→ Directions
Each entry below is to be given again word for word, with no pictures.

→ Listing

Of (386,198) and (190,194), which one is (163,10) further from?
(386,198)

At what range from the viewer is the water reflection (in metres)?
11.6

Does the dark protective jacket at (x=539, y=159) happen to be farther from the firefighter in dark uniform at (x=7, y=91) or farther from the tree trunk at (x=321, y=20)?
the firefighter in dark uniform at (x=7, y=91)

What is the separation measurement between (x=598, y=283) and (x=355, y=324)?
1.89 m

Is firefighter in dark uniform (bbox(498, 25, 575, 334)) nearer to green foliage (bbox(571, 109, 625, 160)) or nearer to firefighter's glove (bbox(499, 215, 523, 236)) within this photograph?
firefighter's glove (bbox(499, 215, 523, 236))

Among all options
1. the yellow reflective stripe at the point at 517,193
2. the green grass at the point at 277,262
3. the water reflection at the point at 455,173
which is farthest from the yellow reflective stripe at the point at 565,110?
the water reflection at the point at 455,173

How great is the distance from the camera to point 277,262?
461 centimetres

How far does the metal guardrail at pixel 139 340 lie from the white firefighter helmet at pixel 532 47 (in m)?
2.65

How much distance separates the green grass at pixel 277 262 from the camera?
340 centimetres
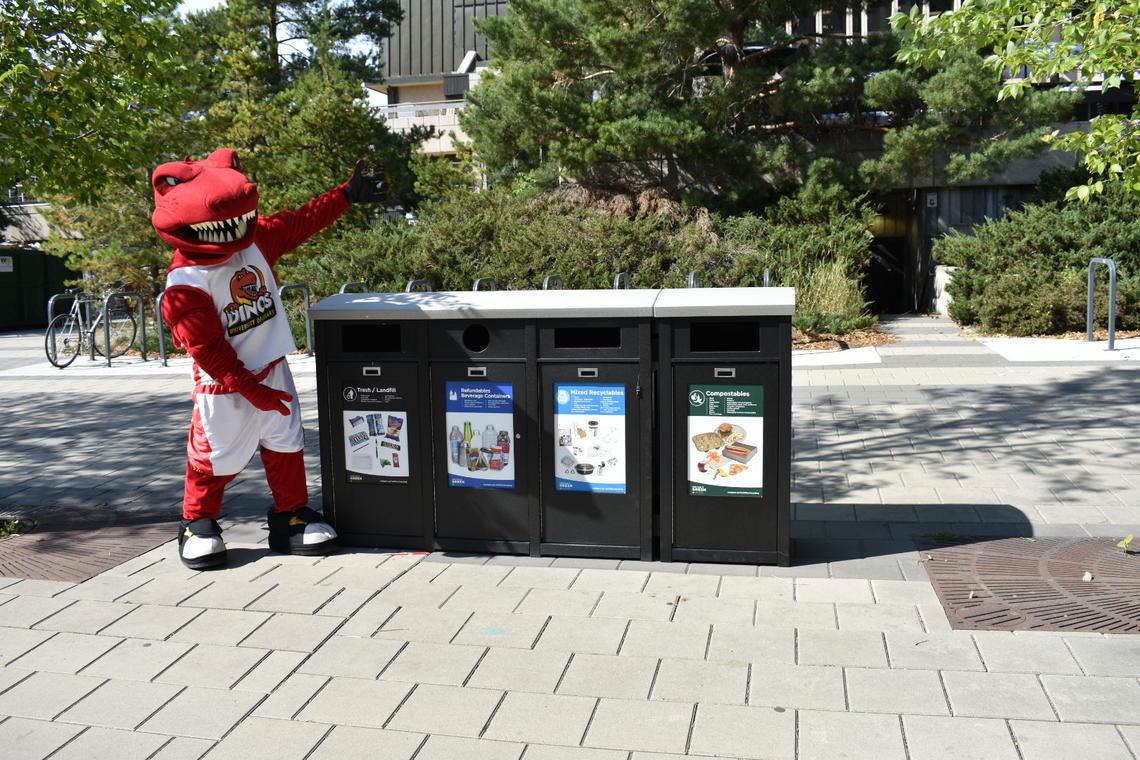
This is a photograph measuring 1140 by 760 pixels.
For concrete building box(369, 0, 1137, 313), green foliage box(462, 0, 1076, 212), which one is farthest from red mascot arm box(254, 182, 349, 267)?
concrete building box(369, 0, 1137, 313)

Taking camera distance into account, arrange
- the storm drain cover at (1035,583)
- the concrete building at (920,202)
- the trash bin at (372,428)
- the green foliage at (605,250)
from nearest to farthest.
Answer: the storm drain cover at (1035,583), the trash bin at (372,428), the green foliage at (605,250), the concrete building at (920,202)

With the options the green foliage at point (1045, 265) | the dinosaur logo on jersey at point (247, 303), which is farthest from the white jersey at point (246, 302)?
the green foliage at point (1045, 265)

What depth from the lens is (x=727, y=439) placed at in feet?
16.8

→ The output
Of (386,198) and (190,194), which one is (163,10) further from?
(386,198)

At what range from the viewer is the water reflection (in metres)?
11.6

Does the dark protective jacket at (x=539, y=159) happen to be farther from the firefighter in dark uniform at (x=7, y=91) or farther from the tree trunk at (x=321, y=20)?
the firefighter in dark uniform at (x=7, y=91)

What is the separation measurement between (x=598, y=283) and (x=355, y=324)?
1.89 m

Is firefighter in dark uniform (bbox(498, 25, 575, 334)) nearer to green foliage (bbox(571, 109, 625, 160)) or nearer to firefighter's glove (bbox(499, 215, 523, 236)) within this photograph?
firefighter's glove (bbox(499, 215, 523, 236))

Among all options
1. the yellow reflective stripe at the point at 517,193
2. the green grass at the point at 277,262
3. the water reflection at the point at 455,173
which is farthest from the yellow reflective stripe at the point at 565,110?
the water reflection at the point at 455,173

How great is the distance from the camera to point 277,262?
461 centimetres

How far does the metal guardrail at pixel 139 340 lie from the white firefighter helmet at pixel 532 47 (in m)?
2.65

How much distance separates the green grass at pixel 277 262 from the camera?
340 centimetres
This is a photograph measuring 1140 by 760 pixels.
For concrete building box(369, 0, 1137, 313), green foliage box(462, 0, 1076, 212), which one is farthest from red mascot arm box(254, 182, 349, 267)?
concrete building box(369, 0, 1137, 313)

Taking camera distance into account, arrange
- the storm drain cover at (1035,583)
- the concrete building at (920,202)
- the trash bin at (372,428)
- the green foliage at (605,250)
from nearest to farthest.
Answer: the storm drain cover at (1035,583), the trash bin at (372,428), the green foliage at (605,250), the concrete building at (920,202)

With the options the green foliage at point (1045, 265) | the dinosaur logo on jersey at point (247, 303), which is farthest from the white jersey at point (246, 302)?
the green foliage at point (1045, 265)

What depth from the lens is (x=727, y=439) placed at in feet?
16.8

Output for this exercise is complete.